= Required task A =
Report every line in the records that contains the word "furthest", copying each of those lines in full.

= Excerpt provided =
%%

Personally I was never happy with the practice, IMHO P-coded changes should only apply from Day 3, eg agreed by 2200 on a Monday to apply from the Wednesday onwards, not Tuesday; So that the altered timetable could be properly advertised to passengers. But I was not in a position to change, or ignore, the process!

It is useful to be used, especialy when you may otherwise end up with scores of "cancelled" and "delayed" during serious incidents for something known to impact multiple daily timetables. But it is being grossly overused by some operators.
 

Bertie the bus

Established Member
Joined
15 Aug 2014
Messages
2,791
P-codes were originally intended for exceptional events, floods, snowdrifts, fire or bomb evacuations closing lines etc. and allowed items beyond railways normal control to be excluded from cancellation statistics.
Fairly similar to Do Not Travel notifications and now they are issued because Christmas Eve and New Year's Eve fall on a Sunday.

The railway has a never ending capacity to take something that has a genuine and useful purpose and abuse it for its own gain.
 

jayah

On Moderation
Joined
18 Apr 2011
Messages
1,889
Ultimately it's likely impossible to know for definite a breakdown of the core reasons behind each operator's P-Coding, because "PG" is a delay code in itself, and hence it 'covers up' the 'real' reason for the cancellation. There might be some underlying data, but I imagine this is hit and miss.



It is useful to be used, especialy when you may otherwise end up with scores of "cancelled" and "delayed" during serious incidents for something known to impact multiple daily timetables. But it is being grossly overused by some operators.
Whatever happened to the earlier practice of introducing a revised permanent timetable for a period of weeks / months until the shortage can be rectified?
 

AndrewE

Established Member
Joined
9 Nov 2015
Messages
5,100
Fairly similar to Do Not Travel notifications and now they are issued because Christmas Eve and New Year's Eve fall on a Sunday.

%%

= Records for this task =

%%

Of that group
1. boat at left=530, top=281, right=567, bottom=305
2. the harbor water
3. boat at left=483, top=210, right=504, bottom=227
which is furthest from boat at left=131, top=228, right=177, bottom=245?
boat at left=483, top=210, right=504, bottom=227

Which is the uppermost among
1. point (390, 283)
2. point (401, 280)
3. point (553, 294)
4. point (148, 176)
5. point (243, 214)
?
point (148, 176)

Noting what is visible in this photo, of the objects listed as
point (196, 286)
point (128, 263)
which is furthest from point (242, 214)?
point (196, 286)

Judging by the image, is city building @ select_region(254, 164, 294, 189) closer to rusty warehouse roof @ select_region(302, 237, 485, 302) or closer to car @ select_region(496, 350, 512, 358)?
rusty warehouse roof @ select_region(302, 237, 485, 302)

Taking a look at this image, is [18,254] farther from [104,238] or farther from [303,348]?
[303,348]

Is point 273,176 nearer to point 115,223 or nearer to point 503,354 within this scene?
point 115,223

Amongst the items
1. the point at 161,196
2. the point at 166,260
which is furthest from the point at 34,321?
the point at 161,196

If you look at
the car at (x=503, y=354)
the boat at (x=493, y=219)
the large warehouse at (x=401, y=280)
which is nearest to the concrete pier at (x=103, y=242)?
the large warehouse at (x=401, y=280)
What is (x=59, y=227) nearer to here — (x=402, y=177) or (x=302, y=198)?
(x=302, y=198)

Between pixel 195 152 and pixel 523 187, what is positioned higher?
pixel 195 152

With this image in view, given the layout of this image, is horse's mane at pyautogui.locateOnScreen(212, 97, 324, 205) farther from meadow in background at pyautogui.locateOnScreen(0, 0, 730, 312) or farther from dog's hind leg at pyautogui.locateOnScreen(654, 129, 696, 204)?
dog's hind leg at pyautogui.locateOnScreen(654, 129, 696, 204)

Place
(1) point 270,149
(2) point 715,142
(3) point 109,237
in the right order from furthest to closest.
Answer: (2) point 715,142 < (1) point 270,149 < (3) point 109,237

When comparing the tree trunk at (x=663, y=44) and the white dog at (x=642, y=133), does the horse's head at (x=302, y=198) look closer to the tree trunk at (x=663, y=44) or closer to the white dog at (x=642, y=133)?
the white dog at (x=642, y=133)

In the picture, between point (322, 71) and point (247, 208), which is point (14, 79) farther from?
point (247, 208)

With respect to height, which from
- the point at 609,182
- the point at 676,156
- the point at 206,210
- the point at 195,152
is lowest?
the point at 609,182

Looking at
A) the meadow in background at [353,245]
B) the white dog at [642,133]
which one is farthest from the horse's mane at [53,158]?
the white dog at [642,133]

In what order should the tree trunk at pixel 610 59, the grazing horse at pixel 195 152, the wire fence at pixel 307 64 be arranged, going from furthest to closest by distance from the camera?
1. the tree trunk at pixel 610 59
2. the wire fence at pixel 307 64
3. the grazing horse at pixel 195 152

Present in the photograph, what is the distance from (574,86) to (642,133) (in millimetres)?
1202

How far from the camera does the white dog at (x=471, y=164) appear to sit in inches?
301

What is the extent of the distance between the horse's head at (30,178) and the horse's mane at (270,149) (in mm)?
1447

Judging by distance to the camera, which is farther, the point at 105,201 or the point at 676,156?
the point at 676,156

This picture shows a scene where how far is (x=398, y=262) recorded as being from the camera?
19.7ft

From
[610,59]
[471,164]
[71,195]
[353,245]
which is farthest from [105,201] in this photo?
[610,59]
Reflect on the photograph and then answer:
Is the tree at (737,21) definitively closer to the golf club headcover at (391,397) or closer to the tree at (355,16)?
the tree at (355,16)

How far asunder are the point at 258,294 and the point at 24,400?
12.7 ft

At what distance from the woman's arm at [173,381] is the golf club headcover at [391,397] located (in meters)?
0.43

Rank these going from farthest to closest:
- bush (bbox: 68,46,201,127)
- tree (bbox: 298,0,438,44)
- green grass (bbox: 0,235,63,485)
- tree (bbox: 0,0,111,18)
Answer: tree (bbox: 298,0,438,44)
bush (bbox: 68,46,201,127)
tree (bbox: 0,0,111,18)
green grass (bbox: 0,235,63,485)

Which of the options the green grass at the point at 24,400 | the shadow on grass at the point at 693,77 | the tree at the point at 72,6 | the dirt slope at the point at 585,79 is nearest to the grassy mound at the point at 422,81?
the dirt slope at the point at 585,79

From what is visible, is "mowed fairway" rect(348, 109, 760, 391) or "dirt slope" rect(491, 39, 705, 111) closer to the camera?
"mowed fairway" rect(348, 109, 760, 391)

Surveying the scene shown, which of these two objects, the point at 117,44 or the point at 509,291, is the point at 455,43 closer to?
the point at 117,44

%%

= Required task B =
Answer these questions about the forum excerpt on P-codes:
(i) From which day did the first writer think P-coded changes should only apply?
(ii) According to the member Bertie the bus, what kinds of events were P-codes originally intended for?
(iii) How many messages does AndrewE have?

= Finished answer A =
which is furthest from boat at left=131, top=228, right=177, bottom=245?
which is furthest from point (242, 214)?
which is furthest from the point at 34,321?
in the right order from furthest to closest.
In what order should the tree trunk at pixel 610 59, the grazing horse at pixel 195 152, the wire fence at pixel 307 64 be arranged, going from furthest to closest by distance from the camera?

= Finished answer B =
(i) Day 3.
(ii) Exceptional events, such as floods, snowdrifts, and fire or bomb evacuations closing lines.
(iii) 5,100.